Prompt:
Reproduce the listing word for word, leaving every picture behind.

Supplied data:
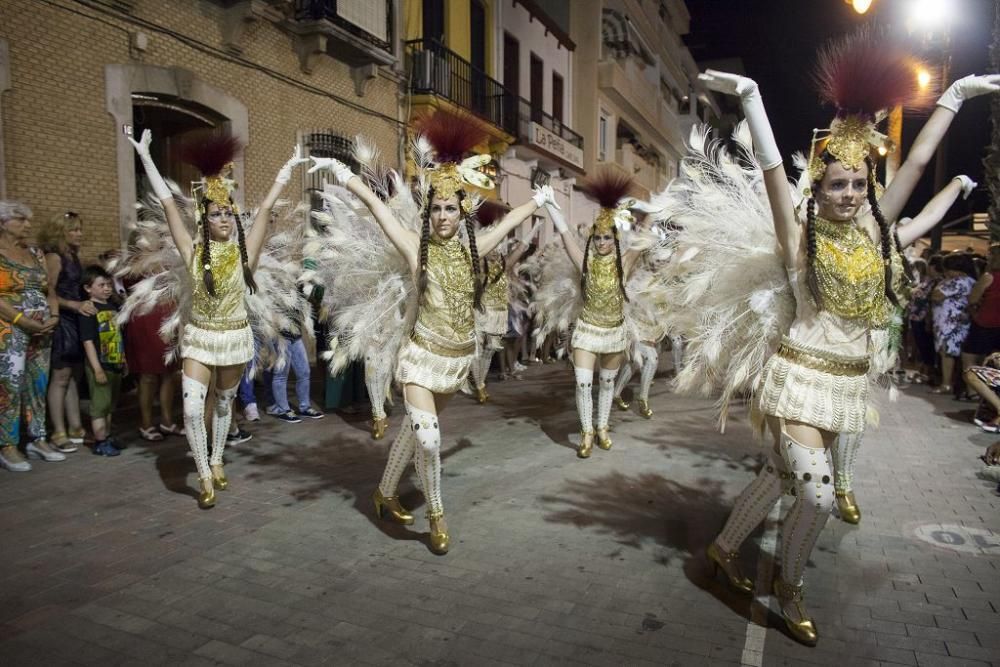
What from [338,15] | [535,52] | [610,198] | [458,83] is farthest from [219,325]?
[535,52]

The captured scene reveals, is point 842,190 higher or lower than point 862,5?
lower

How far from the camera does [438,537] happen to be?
400cm

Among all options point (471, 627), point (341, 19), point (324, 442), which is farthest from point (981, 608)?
point (341, 19)

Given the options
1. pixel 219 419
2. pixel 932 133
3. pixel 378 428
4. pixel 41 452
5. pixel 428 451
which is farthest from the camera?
pixel 378 428

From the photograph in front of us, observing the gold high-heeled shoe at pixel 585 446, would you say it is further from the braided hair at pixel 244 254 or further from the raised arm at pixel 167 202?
the raised arm at pixel 167 202

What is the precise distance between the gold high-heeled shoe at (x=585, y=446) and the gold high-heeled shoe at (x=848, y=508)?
2092 mm

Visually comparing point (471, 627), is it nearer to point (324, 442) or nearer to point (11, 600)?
point (11, 600)

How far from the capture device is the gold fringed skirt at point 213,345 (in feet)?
15.8

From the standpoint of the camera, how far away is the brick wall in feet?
25.4

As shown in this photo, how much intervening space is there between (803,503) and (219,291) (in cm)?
392

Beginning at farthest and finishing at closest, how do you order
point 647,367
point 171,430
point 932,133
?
point 647,367 → point 171,430 → point 932,133

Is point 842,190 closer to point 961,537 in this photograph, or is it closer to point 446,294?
point 446,294

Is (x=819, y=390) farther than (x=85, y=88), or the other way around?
(x=85, y=88)

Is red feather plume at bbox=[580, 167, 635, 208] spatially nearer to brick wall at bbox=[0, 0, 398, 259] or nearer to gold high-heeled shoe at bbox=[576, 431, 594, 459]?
gold high-heeled shoe at bbox=[576, 431, 594, 459]
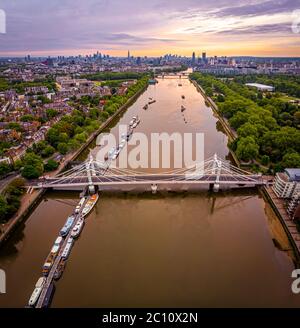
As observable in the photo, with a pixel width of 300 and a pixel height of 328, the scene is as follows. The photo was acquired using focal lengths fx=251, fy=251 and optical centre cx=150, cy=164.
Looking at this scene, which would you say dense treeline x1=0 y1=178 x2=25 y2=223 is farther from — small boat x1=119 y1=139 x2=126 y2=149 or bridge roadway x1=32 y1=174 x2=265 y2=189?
small boat x1=119 y1=139 x2=126 y2=149

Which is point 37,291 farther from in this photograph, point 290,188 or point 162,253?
point 290,188

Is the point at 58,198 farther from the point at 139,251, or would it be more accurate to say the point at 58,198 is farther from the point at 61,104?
the point at 61,104

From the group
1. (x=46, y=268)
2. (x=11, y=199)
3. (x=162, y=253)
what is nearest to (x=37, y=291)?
(x=46, y=268)

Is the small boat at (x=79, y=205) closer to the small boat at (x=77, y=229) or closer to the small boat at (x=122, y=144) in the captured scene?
the small boat at (x=77, y=229)

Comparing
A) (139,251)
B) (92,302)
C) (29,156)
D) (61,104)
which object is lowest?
(92,302)

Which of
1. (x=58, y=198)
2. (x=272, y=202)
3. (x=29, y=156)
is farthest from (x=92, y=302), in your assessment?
(x=29, y=156)

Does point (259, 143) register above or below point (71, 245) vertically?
above

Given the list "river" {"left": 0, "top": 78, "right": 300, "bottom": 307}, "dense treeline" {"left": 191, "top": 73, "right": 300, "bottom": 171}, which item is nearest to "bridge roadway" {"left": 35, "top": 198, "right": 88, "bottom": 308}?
"river" {"left": 0, "top": 78, "right": 300, "bottom": 307}
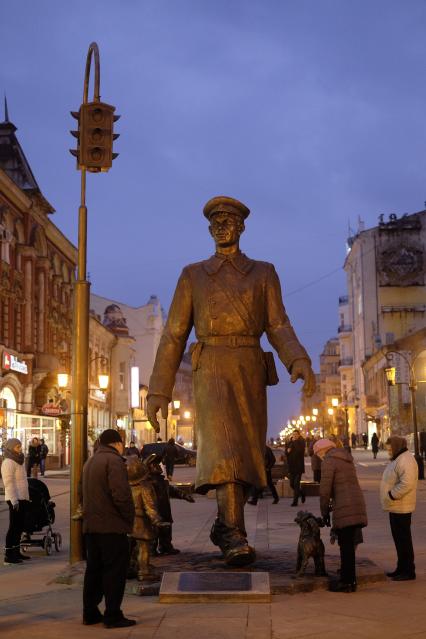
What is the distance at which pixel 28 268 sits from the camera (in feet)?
132

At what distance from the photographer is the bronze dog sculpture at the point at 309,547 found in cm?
778

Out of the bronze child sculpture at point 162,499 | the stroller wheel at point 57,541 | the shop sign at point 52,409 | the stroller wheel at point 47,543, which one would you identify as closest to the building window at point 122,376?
the shop sign at point 52,409

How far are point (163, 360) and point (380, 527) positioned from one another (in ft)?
23.1

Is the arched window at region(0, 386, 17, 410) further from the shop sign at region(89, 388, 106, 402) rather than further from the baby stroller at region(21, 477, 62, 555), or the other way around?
the baby stroller at region(21, 477, 62, 555)

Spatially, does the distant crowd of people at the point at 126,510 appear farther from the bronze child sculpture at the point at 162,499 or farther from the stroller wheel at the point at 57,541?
the stroller wheel at the point at 57,541

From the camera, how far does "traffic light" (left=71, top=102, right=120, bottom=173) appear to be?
9977mm

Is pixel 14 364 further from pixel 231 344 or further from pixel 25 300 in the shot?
pixel 231 344

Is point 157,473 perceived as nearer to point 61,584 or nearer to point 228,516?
point 61,584

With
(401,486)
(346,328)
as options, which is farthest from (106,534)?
(346,328)

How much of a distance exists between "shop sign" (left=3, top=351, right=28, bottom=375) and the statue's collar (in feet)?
93.9

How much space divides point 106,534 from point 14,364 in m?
31.3

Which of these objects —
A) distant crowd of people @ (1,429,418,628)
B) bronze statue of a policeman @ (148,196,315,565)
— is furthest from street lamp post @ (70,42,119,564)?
bronze statue of a policeman @ (148,196,315,565)

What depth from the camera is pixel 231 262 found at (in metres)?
8.36

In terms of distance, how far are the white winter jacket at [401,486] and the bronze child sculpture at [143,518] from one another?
2321mm
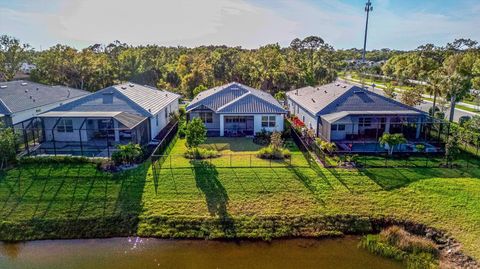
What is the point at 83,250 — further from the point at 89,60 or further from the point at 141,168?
the point at 89,60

Result:
What from [338,15] | [535,52] | [610,198] | [458,83] is farthest from [219,325]?
[535,52]

The captured scene reveals, is point 842,190 higher or lower than point 862,5?
lower

How far from the camera does [438,537] happen to be?
400cm

Among all options point (471, 627), point (341, 19), point (324, 442), which is farthest from point (981, 608)?
point (341, 19)

Given the options
1. pixel 219 419
2. pixel 932 133
3. pixel 378 428
4. pixel 41 452
5. pixel 428 451
which is farthest from the camera?
pixel 378 428

From the photograph in front of us, observing the gold high-heeled shoe at pixel 585 446, would you say it is further from the braided hair at pixel 244 254 or further from the raised arm at pixel 167 202?
the raised arm at pixel 167 202

What is the precise distance between the gold high-heeled shoe at (x=585, y=446) and the gold high-heeled shoe at (x=848, y=508)?
2092 mm

Visually comparing point (471, 627), is it nearer to point (324, 442) or nearer to point (11, 600)?
point (11, 600)

How far from the capture device is the gold fringed skirt at point 213,345 (in feet)?
15.8

From the standpoint of the camera, how far away is the brick wall in feet?
25.4

As shown in this photo, how much intervening space is there between (803,503) and (219,291) (in cm)?
392

Beginning at farthest and finishing at closest, how do you order
point 647,367
point 171,430
point 932,133
?
point 647,367 → point 171,430 → point 932,133

Is point 842,190 closer to point 961,537 in this photograph, or is it closer to point 446,294?
point 446,294

Is (x=819, y=390) farther than (x=85, y=88), or the other way around?
(x=85, y=88)

Is red feather plume at bbox=[580, 167, 635, 208] spatially nearer to brick wall at bbox=[0, 0, 398, 259] or nearer to gold high-heeled shoe at bbox=[576, 431, 594, 459]?
gold high-heeled shoe at bbox=[576, 431, 594, 459]
As observable in the photo, with a pixel width of 300 and a pixel height of 328, the scene is as follows. The photo was acquired using focal lengths fx=251, fy=251 and optical centre cx=150, cy=164.
Looking at this scene, which would you say dense treeline x1=0 y1=178 x2=25 y2=223 is farther from — small boat x1=119 y1=139 x2=126 y2=149 or bridge roadway x1=32 y1=174 x2=265 y2=189?
small boat x1=119 y1=139 x2=126 y2=149

Which is point 37,291 farther from in this photograph, point 290,188 or point 162,253?
point 290,188

Is the point at 58,198 farther from the point at 139,251, or would it be more accurate to say the point at 58,198 is farther from the point at 61,104?
the point at 61,104

From the group
1. (x=46, y=268)
2. (x=11, y=199)
3. (x=162, y=253)
what is nearest to (x=37, y=291)?
(x=46, y=268)

Is the small boat at (x=79, y=205) closer to the small boat at (x=77, y=229) or closer to the small boat at (x=122, y=144) in the captured scene?
the small boat at (x=77, y=229)

Comparing
A) (139,251)
B) (92,302)
C) (29,156)
D) (61,104)
which object is lowest?
(92,302)

Which of
1. (x=58, y=198)
2. (x=272, y=202)
3. (x=29, y=156)
is farthest from (x=92, y=302), in your assessment?
(x=29, y=156)

Does point (259, 143) register above or below point (71, 245) vertically?
above

Given the list "river" {"left": 0, "top": 78, "right": 300, "bottom": 307}, "dense treeline" {"left": 191, "top": 73, "right": 300, "bottom": 171}, which item is nearest to "bridge roadway" {"left": 35, "top": 198, "right": 88, "bottom": 308}?
"river" {"left": 0, "top": 78, "right": 300, "bottom": 307}
What is the distance at which pixel 28 268 sits from the camera (in feet)?
132

At what distance from the photographer is the bronze dog sculpture at the point at 309,547 found in cm?
778

Out of the bronze child sculpture at point 162,499 | the stroller wheel at point 57,541 | the shop sign at point 52,409 | the stroller wheel at point 47,543, which one would you identify as closest to the building window at point 122,376?
the shop sign at point 52,409

How far are point (163, 360) and point (380, 527) positioned from one another (in ft)?
23.1

Is the arched window at region(0, 386, 17, 410) further from the shop sign at region(89, 388, 106, 402) rather than further from the baby stroller at region(21, 477, 62, 555), or the other way around?
the baby stroller at region(21, 477, 62, 555)

Spatially, does the distant crowd of people at the point at 126,510 appear farther from the bronze child sculpture at the point at 162,499 or farther from the stroller wheel at the point at 57,541?
the stroller wheel at the point at 57,541

From the camera, how far does "traffic light" (left=71, top=102, right=120, bottom=173) appear to be?
9977mm

Is pixel 14 364 further from pixel 231 344 or further from pixel 25 300 in the shot?
pixel 231 344

Is point 157,473 perceived as nearer to point 61,584 or nearer to point 228,516?
point 61,584

With
(401,486)
(346,328)
as options, which is farthest from (106,534)?
(346,328)

How much of a distance exists between "shop sign" (left=3, top=351, right=28, bottom=375) and the statue's collar (in feet)?
93.9

How much space divides point 106,534 from point 14,364 in m?
31.3

Which of these objects —
A) distant crowd of people @ (1,429,418,628)
B) bronze statue of a policeman @ (148,196,315,565)
— is furthest from street lamp post @ (70,42,119,564)?
bronze statue of a policeman @ (148,196,315,565)

What depth from the camera is pixel 231 262 found at (in metres)?
8.36

In terms of distance, how far are the white winter jacket at [401,486] and the bronze child sculpture at [143,518] from one another?
2321mm
What is the point at 83,250 — further from the point at 89,60 or further from the point at 141,168?
the point at 89,60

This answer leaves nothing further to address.